> Text excerpt:

● ● ●

By Leonard E. Colvin
New Journal and Guide
Norfolk Senate Representatives have lived in Virginia Beach, the Isle of Wight, and currently Lionell Spruill in the old Senate District 5, which covered Norfolk and Chesapeake. The late Sen. Yvonne Miller was Virginia’s first African-American woman State Senator from Norfolk.
Come June 20, current 90th District House Delegate Angelia Williams Graves and Super Ward 6 Norfolk Council Andria McClellan are in the Democratic primary for the new Senate District 21.
According to the last census, the new Senate District 21 covers 93 percent of Norfolk, leans Blue, and is 42 percent African-American, a cluster of several other minority racial designations, and 40 percent white.
Graves sat on the Norfolk city council from 2010 until she ascended to the House of Delegates in 2021. She also was Vice Mayor for two years.
Since mid-year 2022, the two candidates have been campaigning citywide to cultivate their voter support, not taking for granted any political alliances built during their time on the city council and for Williams Graves, in the legislature.
Williams-Graves believes her tenure in the legislature and on the council give her an advantage.
She said because she is already a member of the House, if she wins the primary, she can start drafting legislation for the 2024 session on June 21 and not have to wait until after the November election.
Graves, who owns the “Homes by Angelia” Realty Company, is quick to point out her legislative achievements during her tenure in the House.
Graves moved a Bill through the Legislature (HB2326) which allows localities to license and regulate the Daycare Centers with less than nine children. She said the death of two toddlers at an unregulated Norfolk in-home daycare during the COVID-19 pandemic prompted her to craft this bill.
She sponsored the House version of a Bill (HB2317) which raised the daily pay for jury duty from $30 to $50. Virginia’s daily rate would be the second highest in the nation.
She co-sponsored the House version of a Bill (HB1840) to further the ODU/EVMS Merger to create the Eastern Virginia Health Sciences Center. Once completed will make Norfolk a medical training powerhouse.
Graves sponsored a Bill (HB2343) that prohibits the spouse of a deceased patient from being liable for the cost of medical debt they leave behind.
She was one of 15 House sponsors of the Virginia Residential Landlord and Tenant Act (HB2441); the termination of multiple month-to-month rental agreements by landlords.
She supported a non-refundable income tax credit for taxable years 2023 through 2027 for purchasing one or more firearm safety devices (HB2387).
She was the Chief co-sponsor of legislation to expand Sunday voting (HB1968) and she said that she will support legislation to fund any flood mitigation programs already underway in Norfolk.

● ● ●

> Entries shown:
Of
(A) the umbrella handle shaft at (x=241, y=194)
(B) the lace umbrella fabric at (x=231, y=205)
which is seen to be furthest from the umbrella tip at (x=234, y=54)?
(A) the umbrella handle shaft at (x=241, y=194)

● ● ●

> Work order A: Transcribe the article on the Senate District 21 primary from "Graves, who owns" up to and including "in the nation.".
> Work order B: Summarize the article on the Senate District 21 primary in two sentences.
> Work order C: Resume the article on the Senate District 21 primary from where it stops.
The records come from a different source than the article.

> Exercise output A:
Graves, who owns the “Homes by Angelia” Realty Company, is quick to point out her legislative achievements during her tenure in the House.
Graves moved a Bill through the Legislature (HB2326) which allows localities to license and regulate the Daycare Centers with less than nine children. She said the death of two toddlers at an unregulated Norfolk in-home daycare during the COVID-19 pandemic prompted her to craft this bill.
She sponsored the House version of a Bill (HB2317) which raised the daily pay for jury duty from $30 to $50. Virginia’s daily rate would be the second highest in the nation.

> Exercise output B: On June 20, House Delegate Angelia Williams Graves and Super Ward 6 Norfolk Council member Andria McClellan meet in the Democratic primary for the new Senate District 21, which covers 93 percent of Norfolk. Graves served on the Norfolk city council and as Vice Mayor before entering the House of Delegates in 2021, and she points to legislation she moved or sponsored there, including bills on daycare regulation, jury duty pay and medical debt.

> Exercise output C:
A bill (HB2272) permitting NSU to charge in-state tuition to any non-Virginia student who has completed at least 30 credit hours, in specific fields, is also on her list of accomplishments.
Graves said crime, especially gun violence, and protecting a woman’s right to choose are high on her priority list.
She also cited protecting the restoration of voting rights, affordable housing, and funding public education as key priorities.
Graves said she supports allocating money for grants to non-profit community action agencies to provide mentoring and other mental health resources for youth and adults experiencing trauma.
Graves said a multi-pronged strategy must be applied to address gun violence without weakening Second Amendment rights but making people more accountable for their violent actions with guns. She believes there should be proactive measures in place that keep guns out of the hands of children and young people.
She also said that gun safety training should be required for anyone purchasing a gun.
“We don’t let people drive a car without taking classes and getting a license, so we shouldn’t allow people to buy guns without the proper safety training,” she said.
“Before being elected, I worked for the City of Norfolk, then represented the people at the local level on the City Council, and now in the House of Delegates” said Graves during a recent interview with the GUIDE.
“I love this city; I was born and raised here. I love the people here. I know the needs of this city and I know how to introduce and pass legislation that is impactful to the quality of life of the citizens. I have built the foundation of experience necessary to be ready on day one in the Senate to go to work for the city I love.”
Delegate Williams Graves ended with “I have been your councilwoman; I am your Delegate; and it would be my honor to be your Senator from Norfolk.”